🤖 AI Summary
Addressing the classical simulation challenge of ultra-large-scale random quantum circuits (e.g., “Zuchongzhi” 60×24), this work presents the first high-performance tensor network contraction simulator tailored for the Sunway many-core architecture, scaling to thousands of nodes. Methodologically, it introduces three novel techniques: multi-core cooperative step fusion, on-chip vectorized permutation, and a split-K tensor contraction operator—overcoming the traditional bottlenecks of excessive slicing overhead, poor data locality, and low computational intensity. The design achieves full-stack co-optimization across tensor contraction algorithms, hardware architecture, memory layout, and in-kernel vectorization. Evaluated on 399,360 cores (1,024 Sunway nodes), the simulator delivers over 10× speedup versus prior state-of-the-art, establishing a new record for classical simulation of the most complex random quantum circuits to date.
📝 Abstract
Classical simulation is essential in quantum algorithm development and quantum device verification. With the increasing complexity and diversity of quantum circuit structures, existing classical simulation algorithms need to be improved and extended.

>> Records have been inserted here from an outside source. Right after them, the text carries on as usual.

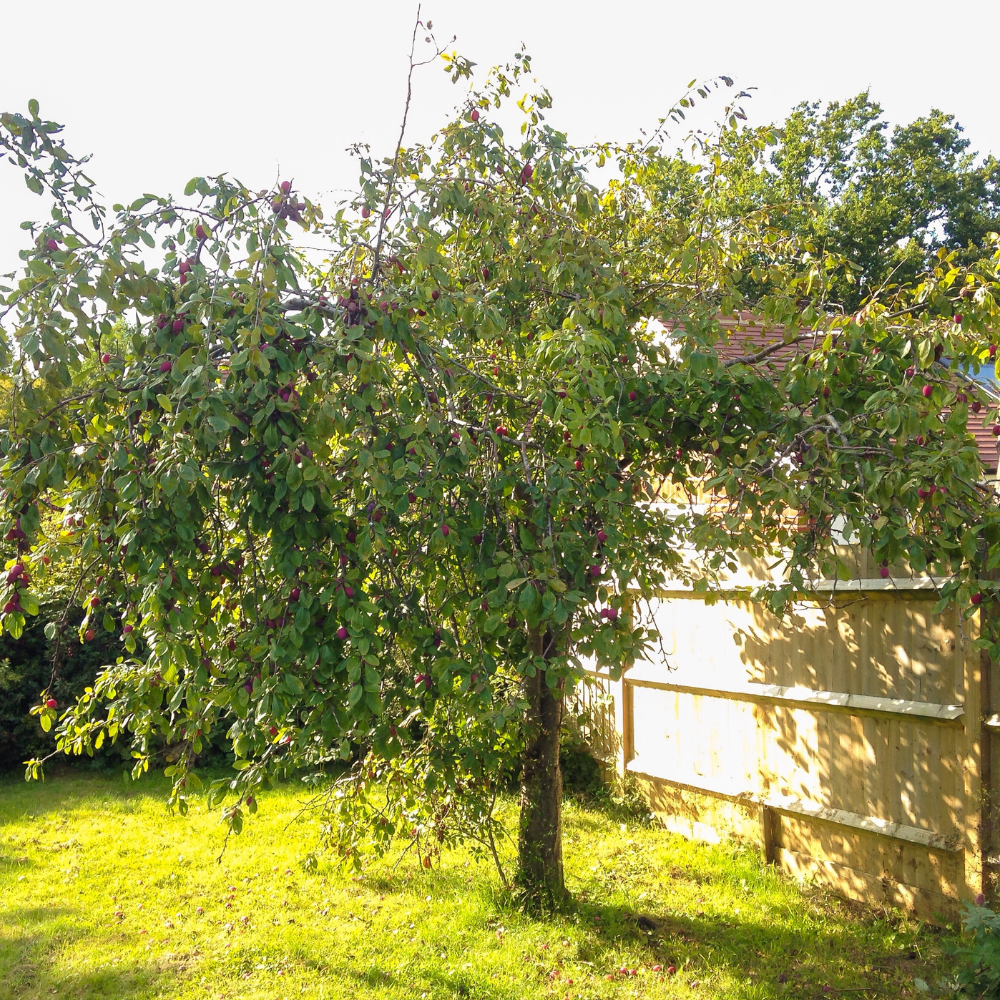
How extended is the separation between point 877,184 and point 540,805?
21.0 metres

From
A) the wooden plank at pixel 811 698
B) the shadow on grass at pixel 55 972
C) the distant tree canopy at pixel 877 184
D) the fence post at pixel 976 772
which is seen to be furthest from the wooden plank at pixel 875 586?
the distant tree canopy at pixel 877 184

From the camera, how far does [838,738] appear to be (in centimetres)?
507

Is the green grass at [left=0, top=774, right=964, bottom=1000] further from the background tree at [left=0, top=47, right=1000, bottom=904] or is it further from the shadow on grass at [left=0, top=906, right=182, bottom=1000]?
the background tree at [left=0, top=47, right=1000, bottom=904]

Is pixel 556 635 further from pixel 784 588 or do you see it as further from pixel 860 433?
pixel 860 433

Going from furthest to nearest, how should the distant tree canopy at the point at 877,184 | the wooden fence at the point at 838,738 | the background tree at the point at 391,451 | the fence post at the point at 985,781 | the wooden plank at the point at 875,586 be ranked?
1. the distant tree canopy at the point at 877,184
2. the wooden plank at the point at 875,586
3. the wooden fence at the point at 838,738
4. the fence post at the point at 985,781
5. the background tree at the point at 391,451

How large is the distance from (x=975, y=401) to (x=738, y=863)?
10.9 ft

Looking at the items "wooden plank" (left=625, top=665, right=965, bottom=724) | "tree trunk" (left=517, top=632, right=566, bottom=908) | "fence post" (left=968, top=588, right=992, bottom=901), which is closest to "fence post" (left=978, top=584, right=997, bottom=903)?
"fence post" (left=968, top=588, right=992, bottom=901)

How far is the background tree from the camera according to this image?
2721 mm

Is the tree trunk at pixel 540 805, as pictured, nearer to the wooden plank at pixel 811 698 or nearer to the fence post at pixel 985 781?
the wooden plank at pixel 811 698

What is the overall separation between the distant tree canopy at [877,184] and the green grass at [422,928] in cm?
1725

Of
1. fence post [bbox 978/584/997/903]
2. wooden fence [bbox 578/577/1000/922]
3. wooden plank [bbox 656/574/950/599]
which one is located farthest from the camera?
wooden plank [bbox 656/574/950/599]

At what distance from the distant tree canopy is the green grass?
56.6 feet

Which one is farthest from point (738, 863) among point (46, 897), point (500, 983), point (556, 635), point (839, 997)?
point (46, 897)

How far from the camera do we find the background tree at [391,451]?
2.72 m
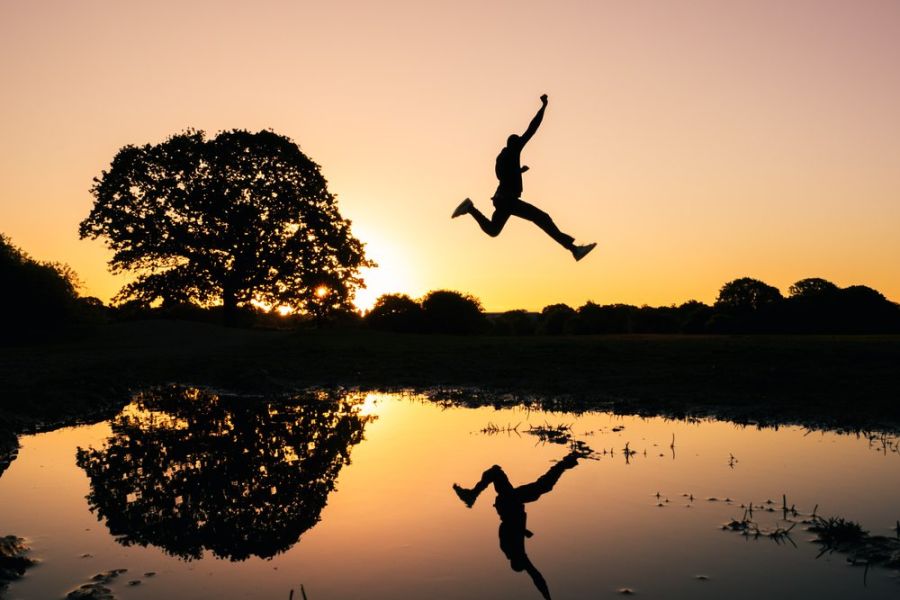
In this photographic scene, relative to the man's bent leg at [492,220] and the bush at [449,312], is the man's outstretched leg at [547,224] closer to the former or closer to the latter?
the man's bent leg at [492,220]

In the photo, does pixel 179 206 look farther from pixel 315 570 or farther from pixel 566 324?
pixel 315 570

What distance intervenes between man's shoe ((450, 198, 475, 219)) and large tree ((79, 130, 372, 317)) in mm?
33487

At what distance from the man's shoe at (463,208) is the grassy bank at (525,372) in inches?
261

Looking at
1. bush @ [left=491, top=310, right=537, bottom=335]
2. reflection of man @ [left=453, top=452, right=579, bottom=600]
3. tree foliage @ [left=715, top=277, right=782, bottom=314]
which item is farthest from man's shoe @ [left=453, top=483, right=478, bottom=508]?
tree foliage @ [left=715, top=277, right=782, bottom=314]

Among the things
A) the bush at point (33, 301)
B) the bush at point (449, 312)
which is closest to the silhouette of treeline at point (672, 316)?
the bush at point (449, 312)

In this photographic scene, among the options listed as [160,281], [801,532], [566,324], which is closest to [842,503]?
[801,532]

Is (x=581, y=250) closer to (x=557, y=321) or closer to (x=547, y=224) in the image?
(x=547, y=224)

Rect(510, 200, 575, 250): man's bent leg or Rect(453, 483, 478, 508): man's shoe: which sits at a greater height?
Rect(510, 200, 575, 250): man's bent leg

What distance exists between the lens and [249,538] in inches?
266

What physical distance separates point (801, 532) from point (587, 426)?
647 cm

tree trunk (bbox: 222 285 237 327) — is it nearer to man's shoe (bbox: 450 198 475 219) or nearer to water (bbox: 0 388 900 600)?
water (bbox: 0 388 900 600)

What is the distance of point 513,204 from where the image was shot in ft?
35.5

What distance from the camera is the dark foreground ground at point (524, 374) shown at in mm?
15039

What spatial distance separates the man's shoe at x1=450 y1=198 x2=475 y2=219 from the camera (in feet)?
36.8
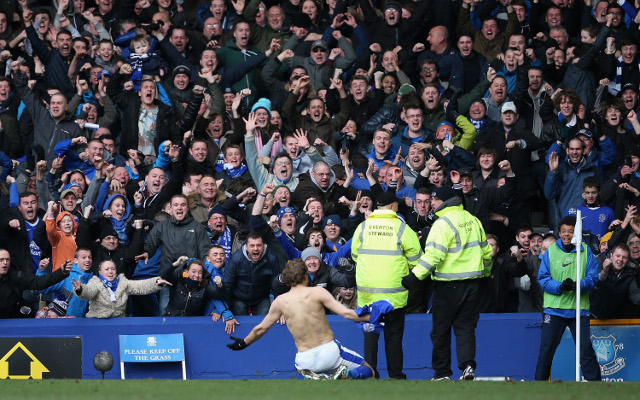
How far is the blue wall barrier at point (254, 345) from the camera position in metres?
13.9

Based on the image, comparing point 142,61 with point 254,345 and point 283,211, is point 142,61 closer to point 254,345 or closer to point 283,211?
point 283,211

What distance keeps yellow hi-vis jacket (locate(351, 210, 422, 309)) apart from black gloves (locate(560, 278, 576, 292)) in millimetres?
1750

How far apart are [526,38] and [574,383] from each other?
9.67 metres

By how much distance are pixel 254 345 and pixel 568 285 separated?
158 inches

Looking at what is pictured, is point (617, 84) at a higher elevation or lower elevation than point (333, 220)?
higher

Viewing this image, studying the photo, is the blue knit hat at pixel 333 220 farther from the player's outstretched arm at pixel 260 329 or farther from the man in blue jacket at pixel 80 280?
the player's outstretched arm at pixel 260 329

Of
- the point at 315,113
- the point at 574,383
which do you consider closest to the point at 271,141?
the point at 315,113

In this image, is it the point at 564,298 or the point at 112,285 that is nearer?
the point at 564,298

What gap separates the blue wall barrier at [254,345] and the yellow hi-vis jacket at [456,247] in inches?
80.5

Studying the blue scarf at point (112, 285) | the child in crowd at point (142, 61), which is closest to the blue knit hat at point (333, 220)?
the blue scarf at point (112, 285)

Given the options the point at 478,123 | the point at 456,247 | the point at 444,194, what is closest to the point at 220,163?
the point at 478,123

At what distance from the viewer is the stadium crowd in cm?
1417

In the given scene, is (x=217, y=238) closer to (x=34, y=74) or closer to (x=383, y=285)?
(x=383, y=285)

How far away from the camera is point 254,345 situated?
14133 mm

In this work, we propose novel strategies for tensor network contraction based simulator on Sunway architecture. Our approach addresses three main aspects: complexity, computational paradigms and fine-grained optimization. Data reuse schemes are designed to reduce floating-point operations, and memory organization techniques are employed to eliminate slicing overhead while maintaining parallelism. Step fusion strategy is extended by multi-core cooperation to improve the data locality and computation intensity. Fine-grained optimizations, such as in-kernel vectorized permutations, and split-K operators, are developed as well to address the challenges in new hotspot distribution and topological structure. These innovations can accelerate the simulation of the Zuchongzhi-60-24 by more than 10 times, using more than 1024 Sunway nodes (399,360 cores). Our work demonstrates the potential for enabling efficient classical simulation of increasingly complex quantum circuits.